San Diego is, as always, an absolutely beautiful place. The hotel is lovely, the room is fine, the breezes are amazing, the balcony overlooks a pool...and the bandwidth sucks. Blows. It is the worst I've had in a decade, worse than the nightmare that was the blasted Omni in Austin. Amazing. If I can find other places on the grounds to work, I may be able to get by, but otherwise, I will have to find a local bandwidth source and spend time every day in it.

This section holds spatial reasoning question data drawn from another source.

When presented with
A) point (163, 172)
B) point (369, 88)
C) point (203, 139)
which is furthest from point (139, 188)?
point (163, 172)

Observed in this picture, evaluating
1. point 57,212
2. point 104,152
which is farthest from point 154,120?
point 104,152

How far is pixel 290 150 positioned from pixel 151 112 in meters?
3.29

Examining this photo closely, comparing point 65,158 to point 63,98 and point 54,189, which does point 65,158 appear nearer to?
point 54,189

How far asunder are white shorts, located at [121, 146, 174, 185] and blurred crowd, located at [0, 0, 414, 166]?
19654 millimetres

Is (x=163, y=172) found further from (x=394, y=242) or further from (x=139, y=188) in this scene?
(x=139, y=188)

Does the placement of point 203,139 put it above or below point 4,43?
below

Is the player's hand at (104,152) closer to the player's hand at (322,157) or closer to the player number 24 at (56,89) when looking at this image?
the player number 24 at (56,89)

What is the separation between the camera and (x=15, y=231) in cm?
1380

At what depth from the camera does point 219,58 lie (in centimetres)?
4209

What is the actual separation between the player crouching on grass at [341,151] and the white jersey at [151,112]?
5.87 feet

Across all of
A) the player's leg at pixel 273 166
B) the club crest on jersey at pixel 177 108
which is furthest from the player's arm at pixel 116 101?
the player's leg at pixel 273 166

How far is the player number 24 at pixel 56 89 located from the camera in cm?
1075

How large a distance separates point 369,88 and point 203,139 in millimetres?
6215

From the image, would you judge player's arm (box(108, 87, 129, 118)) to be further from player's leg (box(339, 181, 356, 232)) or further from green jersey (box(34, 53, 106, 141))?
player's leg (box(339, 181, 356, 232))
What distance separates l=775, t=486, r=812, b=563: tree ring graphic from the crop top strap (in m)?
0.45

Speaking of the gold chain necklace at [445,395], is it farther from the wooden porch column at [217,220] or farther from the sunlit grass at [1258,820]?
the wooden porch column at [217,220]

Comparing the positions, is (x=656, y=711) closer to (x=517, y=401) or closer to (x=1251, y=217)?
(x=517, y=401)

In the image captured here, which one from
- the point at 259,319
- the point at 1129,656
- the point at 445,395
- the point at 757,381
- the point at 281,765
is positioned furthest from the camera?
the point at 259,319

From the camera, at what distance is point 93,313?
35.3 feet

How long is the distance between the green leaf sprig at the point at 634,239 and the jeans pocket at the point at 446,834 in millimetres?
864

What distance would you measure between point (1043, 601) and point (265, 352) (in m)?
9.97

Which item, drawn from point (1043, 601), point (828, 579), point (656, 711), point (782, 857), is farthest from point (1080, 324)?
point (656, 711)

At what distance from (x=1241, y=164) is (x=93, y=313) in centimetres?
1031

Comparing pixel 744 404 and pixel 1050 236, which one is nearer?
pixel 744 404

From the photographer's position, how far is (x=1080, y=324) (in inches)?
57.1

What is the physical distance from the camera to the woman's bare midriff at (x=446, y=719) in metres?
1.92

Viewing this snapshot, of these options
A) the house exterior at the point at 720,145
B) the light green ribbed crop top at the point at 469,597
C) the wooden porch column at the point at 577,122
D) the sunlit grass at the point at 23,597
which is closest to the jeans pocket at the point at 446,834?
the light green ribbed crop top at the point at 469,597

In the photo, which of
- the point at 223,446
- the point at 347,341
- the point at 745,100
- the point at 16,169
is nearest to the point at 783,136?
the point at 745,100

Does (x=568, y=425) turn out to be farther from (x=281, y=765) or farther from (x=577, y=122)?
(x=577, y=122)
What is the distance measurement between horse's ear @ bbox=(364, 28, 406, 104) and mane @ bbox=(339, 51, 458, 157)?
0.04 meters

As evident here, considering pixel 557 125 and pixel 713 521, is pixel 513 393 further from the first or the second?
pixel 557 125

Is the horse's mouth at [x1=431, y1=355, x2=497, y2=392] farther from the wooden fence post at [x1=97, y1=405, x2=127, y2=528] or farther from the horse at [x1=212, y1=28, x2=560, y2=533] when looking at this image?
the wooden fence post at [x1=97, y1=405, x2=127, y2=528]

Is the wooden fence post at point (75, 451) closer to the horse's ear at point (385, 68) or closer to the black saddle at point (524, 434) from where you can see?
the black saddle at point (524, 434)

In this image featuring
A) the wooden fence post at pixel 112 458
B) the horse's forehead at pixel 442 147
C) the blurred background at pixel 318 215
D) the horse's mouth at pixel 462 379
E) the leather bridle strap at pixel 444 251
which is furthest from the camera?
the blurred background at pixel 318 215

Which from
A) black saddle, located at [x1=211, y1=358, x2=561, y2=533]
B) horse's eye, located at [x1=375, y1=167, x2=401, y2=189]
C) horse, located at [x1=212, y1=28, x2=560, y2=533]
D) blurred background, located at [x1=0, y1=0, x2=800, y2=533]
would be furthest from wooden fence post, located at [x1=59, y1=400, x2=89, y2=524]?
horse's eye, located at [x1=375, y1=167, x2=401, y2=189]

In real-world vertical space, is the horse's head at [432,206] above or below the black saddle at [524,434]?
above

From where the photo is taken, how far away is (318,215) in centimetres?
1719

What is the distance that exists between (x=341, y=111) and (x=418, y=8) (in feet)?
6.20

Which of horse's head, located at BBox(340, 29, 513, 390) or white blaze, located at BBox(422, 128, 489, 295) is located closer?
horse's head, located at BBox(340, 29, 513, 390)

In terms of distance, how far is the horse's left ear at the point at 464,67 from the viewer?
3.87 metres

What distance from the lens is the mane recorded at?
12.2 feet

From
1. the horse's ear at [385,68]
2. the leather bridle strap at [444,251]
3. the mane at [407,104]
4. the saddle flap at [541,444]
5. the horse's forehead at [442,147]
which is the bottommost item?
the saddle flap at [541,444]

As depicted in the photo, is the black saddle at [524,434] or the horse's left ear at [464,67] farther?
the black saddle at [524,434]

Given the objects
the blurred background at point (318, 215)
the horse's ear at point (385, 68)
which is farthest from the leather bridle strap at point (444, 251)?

In the early evening, I paid the insanely high fare to go to the wonderful Mysterious Galaxy bookstore for a mass signing/party/author drop-in event. The staff were wonderful and gracious to all. The book selection was lovely; with a smaller crowd and some time, I could have dropped some serious coin there. To my pleasant surprise, half a dozen or more folks sought me out and had me sign books. Most of them had four or more books for me to sign. I was floored and grateful each time.

I dream of becoming a bestselling novelist whose autograph line stretches around the block. I don't expect that to ever happen, but if it does, I hope I am always and forever grateful to each person who shells out his or her hard-earned money for my books. I am now, and I think every writer should be.

Dinner was back at the hotel, followed by work and now, the crashing. Man, do I need some sleep.

2 comments:

Kyle said...

Damn. This means no Halo tonight, doesn't it?

Mark said...

Yeah, for quite a while, alas. No easy way to bring xBox on the road.